=== Information provided ===
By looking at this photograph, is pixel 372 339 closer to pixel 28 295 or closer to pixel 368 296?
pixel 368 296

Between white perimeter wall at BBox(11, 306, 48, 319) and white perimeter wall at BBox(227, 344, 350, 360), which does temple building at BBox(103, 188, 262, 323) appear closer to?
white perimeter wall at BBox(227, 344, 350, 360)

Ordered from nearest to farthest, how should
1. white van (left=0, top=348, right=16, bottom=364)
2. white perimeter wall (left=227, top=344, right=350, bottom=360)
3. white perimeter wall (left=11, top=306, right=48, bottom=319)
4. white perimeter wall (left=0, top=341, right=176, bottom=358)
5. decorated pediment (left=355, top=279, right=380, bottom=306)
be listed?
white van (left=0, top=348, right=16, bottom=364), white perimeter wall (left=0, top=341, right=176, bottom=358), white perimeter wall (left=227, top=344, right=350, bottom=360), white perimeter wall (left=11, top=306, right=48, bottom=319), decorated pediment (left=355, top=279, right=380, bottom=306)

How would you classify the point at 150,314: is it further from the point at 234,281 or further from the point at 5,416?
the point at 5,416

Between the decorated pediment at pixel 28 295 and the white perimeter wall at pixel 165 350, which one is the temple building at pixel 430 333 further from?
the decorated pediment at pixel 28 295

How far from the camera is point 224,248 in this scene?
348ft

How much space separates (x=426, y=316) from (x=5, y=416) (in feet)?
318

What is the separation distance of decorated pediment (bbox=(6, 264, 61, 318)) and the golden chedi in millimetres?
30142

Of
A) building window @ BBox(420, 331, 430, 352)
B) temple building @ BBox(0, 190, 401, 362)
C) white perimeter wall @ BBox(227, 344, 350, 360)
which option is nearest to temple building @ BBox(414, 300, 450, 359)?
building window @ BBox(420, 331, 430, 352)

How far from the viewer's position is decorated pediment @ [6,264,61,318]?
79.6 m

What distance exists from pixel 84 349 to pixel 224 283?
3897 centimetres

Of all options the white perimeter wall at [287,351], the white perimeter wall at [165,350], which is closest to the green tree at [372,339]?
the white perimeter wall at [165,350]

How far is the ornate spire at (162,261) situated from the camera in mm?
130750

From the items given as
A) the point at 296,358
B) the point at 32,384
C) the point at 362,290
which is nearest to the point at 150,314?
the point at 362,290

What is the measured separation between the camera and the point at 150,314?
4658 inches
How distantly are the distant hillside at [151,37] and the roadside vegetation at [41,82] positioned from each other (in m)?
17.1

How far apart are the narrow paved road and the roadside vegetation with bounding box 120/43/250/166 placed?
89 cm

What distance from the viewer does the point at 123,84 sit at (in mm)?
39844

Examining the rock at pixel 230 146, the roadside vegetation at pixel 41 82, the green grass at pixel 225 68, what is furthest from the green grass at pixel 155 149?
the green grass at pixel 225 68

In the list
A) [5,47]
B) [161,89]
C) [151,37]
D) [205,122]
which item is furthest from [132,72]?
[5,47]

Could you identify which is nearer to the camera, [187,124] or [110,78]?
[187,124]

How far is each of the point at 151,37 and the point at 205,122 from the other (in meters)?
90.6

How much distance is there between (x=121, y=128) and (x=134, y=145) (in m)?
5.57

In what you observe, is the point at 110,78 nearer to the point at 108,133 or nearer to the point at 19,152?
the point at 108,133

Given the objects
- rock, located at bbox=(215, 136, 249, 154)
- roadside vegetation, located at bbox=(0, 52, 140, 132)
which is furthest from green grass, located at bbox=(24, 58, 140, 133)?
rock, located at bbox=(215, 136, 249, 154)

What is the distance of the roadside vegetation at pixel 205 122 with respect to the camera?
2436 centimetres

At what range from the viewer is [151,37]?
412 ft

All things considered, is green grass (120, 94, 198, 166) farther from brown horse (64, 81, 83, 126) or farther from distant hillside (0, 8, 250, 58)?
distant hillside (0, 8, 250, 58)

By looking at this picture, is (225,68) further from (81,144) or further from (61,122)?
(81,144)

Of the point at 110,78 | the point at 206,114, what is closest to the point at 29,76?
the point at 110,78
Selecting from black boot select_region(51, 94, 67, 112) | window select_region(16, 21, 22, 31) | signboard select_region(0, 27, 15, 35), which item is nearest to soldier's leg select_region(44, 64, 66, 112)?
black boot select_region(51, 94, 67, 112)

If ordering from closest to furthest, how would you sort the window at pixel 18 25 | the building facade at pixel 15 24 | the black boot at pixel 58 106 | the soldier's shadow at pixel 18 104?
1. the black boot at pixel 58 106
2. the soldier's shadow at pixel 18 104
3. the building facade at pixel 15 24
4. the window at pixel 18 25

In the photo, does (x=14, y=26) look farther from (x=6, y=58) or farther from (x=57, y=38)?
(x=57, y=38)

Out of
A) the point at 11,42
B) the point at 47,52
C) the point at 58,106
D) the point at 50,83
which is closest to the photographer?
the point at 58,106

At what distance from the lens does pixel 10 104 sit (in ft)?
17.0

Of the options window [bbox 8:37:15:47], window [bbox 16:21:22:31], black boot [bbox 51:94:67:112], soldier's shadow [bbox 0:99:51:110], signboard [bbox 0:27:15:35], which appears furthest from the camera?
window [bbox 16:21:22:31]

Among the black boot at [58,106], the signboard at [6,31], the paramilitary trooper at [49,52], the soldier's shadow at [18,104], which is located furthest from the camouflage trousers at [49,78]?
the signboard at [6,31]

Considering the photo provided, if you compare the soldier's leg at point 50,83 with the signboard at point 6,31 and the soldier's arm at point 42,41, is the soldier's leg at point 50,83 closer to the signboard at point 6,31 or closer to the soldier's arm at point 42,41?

=== To do ===
Copy out the records unchanged, between the line holding "What distance exists" and the line holding "2436 centimetres", inclusive.

=== Written answer ===
What distance exists from pixel 84 349 to pixel 224 283?
3897 centimetres

Of all options the white perimeter wall at [287,351], the white perimeter wall at [165,350], which is closest to the green tree at [372,339]?
the white perimeter wall at [165,350]

How far is the ornate spire at (162,261) situated from the camera in mm?
130750

From the items given as
A) the point at 296,358
B) the point at 32,384
C) the point at 362,290
which is nearest to the point at 150,314?
the point at 362,290

What is the measured separation between the camera and the point at 150,314?
4658 inches
How distantly are the distant hillside at [151,37] and the roadside vegetation at [41,82] positioned from each other (in m)?
17.1

How far apart are the narrow paved road and the roadside vegetation with bounding box 120/43/250/166 placed?
89 cm

What distance from the viewer does the point at 123,84 sit at (in mm)?
39844

Examining the rock at pixel 230 146, the roadside vegetation at pixel 41 82, the green grass at pixel 225 68, what is furthest from the green grass at pixel 155 149?
the green grass at pixel 225 68

In the list
A) [5,47]
B) [161,89]
C) [151,37]
D) [205,122]
which item is furthest from [132,72]?
[5,47]

Could you identify which is nearer to the camera, [187,124] or [110,78]?
[187,124]

How far is each of the point at 151,37 and the point at 205,122 from the other (in meters)?
90.6

How much distance is there between (x=121, y=128) and (x=134, y=145) (in m)?
5.57

In what you observe, is the point at 110,78 nearer to the point at 108,133 or nearer to the point at 19,152?
the point at 108,133

Given the objects
- rock, located at bbox=(215, 136, 249, 154)
- roadside vegetation, located at bbox=(0, 52, 140, 132)
which is furthest from green grass, located at bbox=(24, 58, 140, 133)?
rock, located at bbox=(215, 136, 249, 154)

What is the distance of the roadside vegetation at pixel 205 122 with respect to the camera?
2436 centimetres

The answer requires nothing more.